Essas igrejas investiram fortemente em programas televisivos e eventos de
grande porte, tornando sua mensagem acessível a um público amplo. Além disso,
seus líderes adotaram um discurso que respondia às necessidades práticas da
população urbana e das classes populares, como problemas financeiros,
familiares e de saúde, conquistando milhões de adeptos, especialmente em
regiões periféricas das grandes cidades.
Outro aspecto relevante
foi o caráter empreendedor dessas denominações, que desenvolveram uma estrutura
organizacional eficiente e expandiram rapidamente sua presença em todo o
território nacional. As igrejas neopentecostais também se destacaram por seu
envolvimento político, criando bases de apoio que mais tarde seriam decisivas
em campanhas eleitorais.

____

◆ OBJETIVO DO EXERCÍCIO
Liste os tipos de problema da população urbana e das classes populares que, segundo o documento acima, o discurso dos líderes dessas igrejas buscava responder.

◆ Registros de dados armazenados
____

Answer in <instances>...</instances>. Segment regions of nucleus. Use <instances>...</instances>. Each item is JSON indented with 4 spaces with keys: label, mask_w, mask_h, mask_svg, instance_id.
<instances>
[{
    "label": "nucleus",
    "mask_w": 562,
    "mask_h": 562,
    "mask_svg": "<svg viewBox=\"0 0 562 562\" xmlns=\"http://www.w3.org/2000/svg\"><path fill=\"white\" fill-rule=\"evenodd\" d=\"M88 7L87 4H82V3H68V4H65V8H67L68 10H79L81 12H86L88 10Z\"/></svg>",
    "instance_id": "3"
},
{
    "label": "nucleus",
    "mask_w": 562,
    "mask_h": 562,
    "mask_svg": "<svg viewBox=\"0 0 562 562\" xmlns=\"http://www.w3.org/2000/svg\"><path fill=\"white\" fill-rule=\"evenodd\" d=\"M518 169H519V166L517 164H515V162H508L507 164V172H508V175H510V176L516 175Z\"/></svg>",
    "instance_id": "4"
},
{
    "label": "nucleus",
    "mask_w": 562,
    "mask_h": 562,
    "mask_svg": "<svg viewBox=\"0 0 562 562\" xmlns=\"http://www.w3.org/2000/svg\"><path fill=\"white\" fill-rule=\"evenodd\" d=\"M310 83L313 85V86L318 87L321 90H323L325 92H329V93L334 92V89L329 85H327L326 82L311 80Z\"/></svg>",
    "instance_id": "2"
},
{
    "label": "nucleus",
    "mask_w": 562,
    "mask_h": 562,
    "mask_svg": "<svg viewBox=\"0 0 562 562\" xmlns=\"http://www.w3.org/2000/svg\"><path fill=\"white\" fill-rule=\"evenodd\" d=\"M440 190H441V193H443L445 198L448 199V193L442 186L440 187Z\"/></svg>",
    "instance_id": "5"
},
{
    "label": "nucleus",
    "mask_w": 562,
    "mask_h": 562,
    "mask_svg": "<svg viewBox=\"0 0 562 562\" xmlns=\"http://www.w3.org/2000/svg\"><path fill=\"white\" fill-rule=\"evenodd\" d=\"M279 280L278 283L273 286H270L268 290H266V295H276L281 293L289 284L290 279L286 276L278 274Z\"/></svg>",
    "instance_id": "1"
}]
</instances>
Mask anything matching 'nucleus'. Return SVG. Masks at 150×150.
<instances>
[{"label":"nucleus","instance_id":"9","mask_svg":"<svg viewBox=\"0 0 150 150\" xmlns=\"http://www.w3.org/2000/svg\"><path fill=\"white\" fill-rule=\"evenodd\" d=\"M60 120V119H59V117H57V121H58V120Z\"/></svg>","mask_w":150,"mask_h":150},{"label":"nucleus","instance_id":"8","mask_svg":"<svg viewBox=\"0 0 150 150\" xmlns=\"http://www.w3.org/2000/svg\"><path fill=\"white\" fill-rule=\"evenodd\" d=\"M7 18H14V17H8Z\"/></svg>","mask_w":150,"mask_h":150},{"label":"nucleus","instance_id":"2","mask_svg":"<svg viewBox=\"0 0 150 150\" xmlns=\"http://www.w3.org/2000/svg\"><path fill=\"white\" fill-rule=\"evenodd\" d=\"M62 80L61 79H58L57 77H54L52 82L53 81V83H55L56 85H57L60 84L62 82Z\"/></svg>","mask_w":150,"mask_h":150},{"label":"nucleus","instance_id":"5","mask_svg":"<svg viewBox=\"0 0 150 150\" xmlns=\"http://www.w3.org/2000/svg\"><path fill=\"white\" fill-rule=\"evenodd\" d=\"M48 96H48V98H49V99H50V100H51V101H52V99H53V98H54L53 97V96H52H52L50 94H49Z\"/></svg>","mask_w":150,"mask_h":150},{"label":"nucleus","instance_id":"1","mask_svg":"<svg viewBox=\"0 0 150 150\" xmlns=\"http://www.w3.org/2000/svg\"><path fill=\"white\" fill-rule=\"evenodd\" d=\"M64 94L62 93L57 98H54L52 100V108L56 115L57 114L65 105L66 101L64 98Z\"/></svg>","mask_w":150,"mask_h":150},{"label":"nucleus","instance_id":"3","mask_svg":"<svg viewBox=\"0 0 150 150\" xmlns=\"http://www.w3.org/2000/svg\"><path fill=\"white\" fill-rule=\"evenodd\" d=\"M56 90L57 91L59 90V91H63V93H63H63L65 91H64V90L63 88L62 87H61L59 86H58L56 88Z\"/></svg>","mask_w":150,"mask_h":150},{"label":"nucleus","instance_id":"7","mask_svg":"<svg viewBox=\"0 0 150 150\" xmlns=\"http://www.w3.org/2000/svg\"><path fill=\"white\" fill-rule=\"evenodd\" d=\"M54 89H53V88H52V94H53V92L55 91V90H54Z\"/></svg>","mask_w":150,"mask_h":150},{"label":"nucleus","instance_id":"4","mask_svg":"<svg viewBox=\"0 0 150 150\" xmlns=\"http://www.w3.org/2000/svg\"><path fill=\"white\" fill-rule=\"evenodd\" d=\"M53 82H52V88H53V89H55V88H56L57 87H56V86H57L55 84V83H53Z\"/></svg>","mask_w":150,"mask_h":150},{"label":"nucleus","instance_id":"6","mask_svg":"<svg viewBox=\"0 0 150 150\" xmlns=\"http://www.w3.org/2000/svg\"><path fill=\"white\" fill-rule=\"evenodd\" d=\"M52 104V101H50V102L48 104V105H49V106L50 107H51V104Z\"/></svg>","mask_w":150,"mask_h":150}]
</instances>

____

◆ A RESPOSTA
- Problemas financeiros
- Problemas familiares
- Problemas de saúde